Vieri, były reprezentant Włoch, grał w Interze w latach 1999-2005. Obecnie jest piłkarzem Atalanty Bergamo. Jego adwokat zapowiedział, że z podjęciem kroków prawnych wstrzyma się do czasu ogłoszenia wyroku przez FICG. Vieri był podsłuchiwany przez prywatnych detektywów powiązanych z Telecom Italia - znaczącym akcjonariuszem aktualnego mistrza Włoch.
Jednocześnie Moratti zaprzeczył, jakoby na podsłuchu w 2002 był telefon sędziego Massimo De Santisa, co było głównym zarzutem pod adresem jego klubu. Arbiter ten był jedną z głównych postaci skandalu, który doprowadził w letniej przerwie do odebrania tytułu mistrzowskiego Juventusowi Turyn i jego degradacji.
Afera podsłuchowa wybuchła 21 września po ujawnieniu prowadzonego na szeroką skalę w Telecom Italia procederu podsłuchiwania polityków, biznesmenów i innych znanych osobistości. Policja aresztowała ponad 20 osób i zabezpieczyła w siedzibie giganta telefonicznego teczki zawierające informacje o charakterze szpiegowskim dotyczące setek osób.
Afera, nazwana przez włoskie media "Wielkim uchem", wywołała szok we Włoszech. 23 września wszedł w życie przyjęty w trybie pilnym przez rząd dekret o zakazie podsłuchiwania rozmów telefonicznych bez zgody prokuratury.
źródło: sport.onet.pl
Wydaje mi się, że kolejne bagatelizowanie związków Interu Mediolan z Telecom Italia przez kibiców "mistrza Włoch"

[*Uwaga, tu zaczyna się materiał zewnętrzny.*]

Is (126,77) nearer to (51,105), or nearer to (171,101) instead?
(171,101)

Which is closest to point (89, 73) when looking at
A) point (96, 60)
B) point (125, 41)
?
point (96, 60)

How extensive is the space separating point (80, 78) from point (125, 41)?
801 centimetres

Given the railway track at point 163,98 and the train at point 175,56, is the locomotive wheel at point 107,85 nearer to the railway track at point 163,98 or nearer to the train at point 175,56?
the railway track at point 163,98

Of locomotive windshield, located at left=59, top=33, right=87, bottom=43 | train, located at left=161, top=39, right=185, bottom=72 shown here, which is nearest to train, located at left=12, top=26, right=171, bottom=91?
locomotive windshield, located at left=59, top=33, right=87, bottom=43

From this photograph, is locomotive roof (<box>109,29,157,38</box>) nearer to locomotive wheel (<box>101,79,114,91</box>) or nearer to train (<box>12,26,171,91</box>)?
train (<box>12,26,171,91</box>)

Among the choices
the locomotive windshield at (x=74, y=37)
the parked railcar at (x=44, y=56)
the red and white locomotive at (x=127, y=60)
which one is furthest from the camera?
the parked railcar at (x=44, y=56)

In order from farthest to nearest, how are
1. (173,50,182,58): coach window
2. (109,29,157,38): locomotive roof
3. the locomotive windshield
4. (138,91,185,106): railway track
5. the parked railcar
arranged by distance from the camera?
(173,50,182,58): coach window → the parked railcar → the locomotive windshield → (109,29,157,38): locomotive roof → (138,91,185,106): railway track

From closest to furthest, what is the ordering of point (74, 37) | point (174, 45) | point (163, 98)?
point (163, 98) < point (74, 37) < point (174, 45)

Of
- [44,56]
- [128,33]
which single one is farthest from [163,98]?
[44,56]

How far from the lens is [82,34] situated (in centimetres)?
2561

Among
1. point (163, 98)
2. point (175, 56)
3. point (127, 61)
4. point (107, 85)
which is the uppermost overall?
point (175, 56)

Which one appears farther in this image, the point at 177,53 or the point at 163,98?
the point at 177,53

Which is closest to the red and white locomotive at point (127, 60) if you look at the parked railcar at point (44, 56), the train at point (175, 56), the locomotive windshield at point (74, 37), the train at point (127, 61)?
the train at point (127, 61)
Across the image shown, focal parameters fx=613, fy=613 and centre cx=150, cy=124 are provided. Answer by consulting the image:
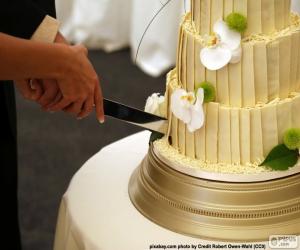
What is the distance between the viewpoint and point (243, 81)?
1248mm

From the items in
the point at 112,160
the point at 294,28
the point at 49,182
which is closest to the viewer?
the point at 294,28

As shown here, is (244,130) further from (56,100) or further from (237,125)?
(56,100)

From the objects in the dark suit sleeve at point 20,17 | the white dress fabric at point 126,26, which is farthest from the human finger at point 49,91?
the white dress fabric at point 126,26

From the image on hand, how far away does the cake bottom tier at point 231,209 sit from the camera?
1228 millimetres

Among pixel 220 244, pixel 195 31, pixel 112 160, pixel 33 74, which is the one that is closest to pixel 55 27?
pixel 33 74

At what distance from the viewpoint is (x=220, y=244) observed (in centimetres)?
121

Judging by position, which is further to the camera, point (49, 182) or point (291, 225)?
point (49, 182)

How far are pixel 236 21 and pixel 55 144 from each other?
1.98 m

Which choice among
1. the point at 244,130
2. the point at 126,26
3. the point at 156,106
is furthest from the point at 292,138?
the point at 126,26

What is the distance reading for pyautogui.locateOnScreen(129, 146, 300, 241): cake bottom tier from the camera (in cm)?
123

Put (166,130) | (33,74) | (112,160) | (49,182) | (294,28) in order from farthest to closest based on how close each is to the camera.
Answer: (49,182) → (112,160) → (166,130) → (294,28) → (33,74)

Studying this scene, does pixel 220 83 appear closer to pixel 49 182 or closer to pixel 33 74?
pixel 33 74

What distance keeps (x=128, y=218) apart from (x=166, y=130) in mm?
223

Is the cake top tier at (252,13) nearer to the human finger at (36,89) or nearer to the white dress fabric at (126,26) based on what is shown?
the human finger at (36,89)
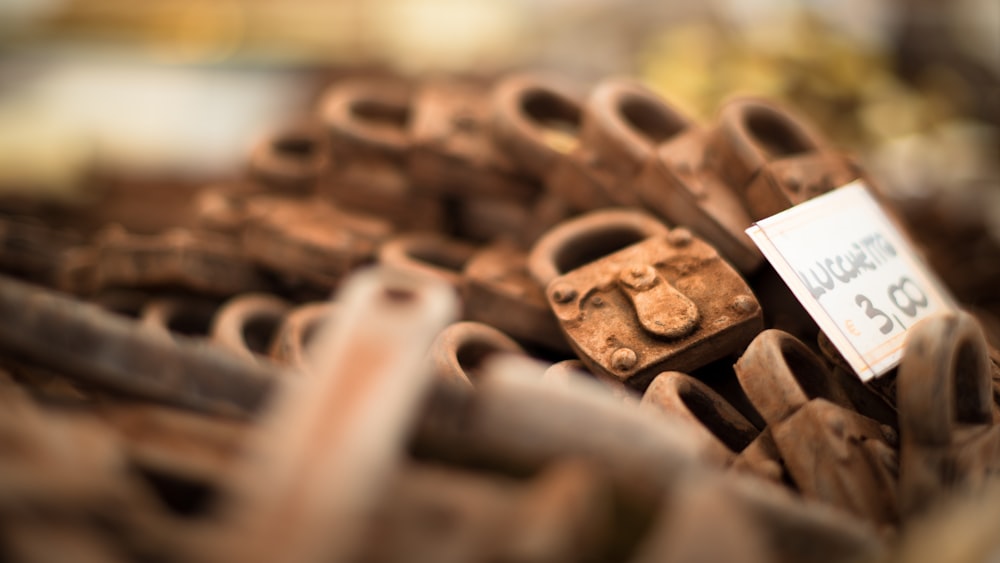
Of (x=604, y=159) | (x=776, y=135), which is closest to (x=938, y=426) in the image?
(x=604, y=159)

chyba nie ma już żadnych podstaw. Coraz więcej dowodów na rzekomą "czystość" Interu wychodzi na jaw. Inter łamał prawo bezczelnie (nie mówie tu o niewinności Juventusu w Calciopoli) podsłuchiwanie WŁASNYCH graczy ociera się o absurd, ale Inter dostał w nagrodę Scudetto, Juve relegację, Milan uniknął kary (gra w LM), a pozostałe kluby zostały śmiesznie ukarane. Ta farsa robi się z każdym dniem coraz bardziej żenująca.
Vieri, były reprezentant Włoch, grał w Interze w latach 1999-2005. Obecnie jest piłkarzem Atalanty Bergamo. Jego adwokat zapowiedział, że z podjęciem kroków prawnych wstrzyma się do czasu ogłoszenia wyroku przez FICG. Vieri był podsłuchiwany przez prywatnych detektywów powiązanych z Telecom Italia - znaczącym akcjonariuszem aktualnego mistrza Włoch.
Jednocześnie Moratti zaprzeczył, jakoby na podsłuchu w 2002 był telefon sędziego Massimo De Santisa, co było głównym zarzutem pod adresem jego klubu. Arbiter ten był jedną z głównych postaci skandalu, który doprowadził w letniej przerwie do odebrania tytułu mistrzowskiego Juventusowi Turyn i jego degradacji.
Afera podsłuchowa wybuchła 21 września po ujawnieniu prowadzonego na szeroką skalę w Telecom Italia procederu podsłuchiwania polityków, biznesmenów i innych znanych osobistości. Policja aresztowała ponad 20 osób i zabezpieczyła w siedzibie giganta telefonicznego teczki zawierające informacje o charakterze szpiegowskim dotyczące setek osób.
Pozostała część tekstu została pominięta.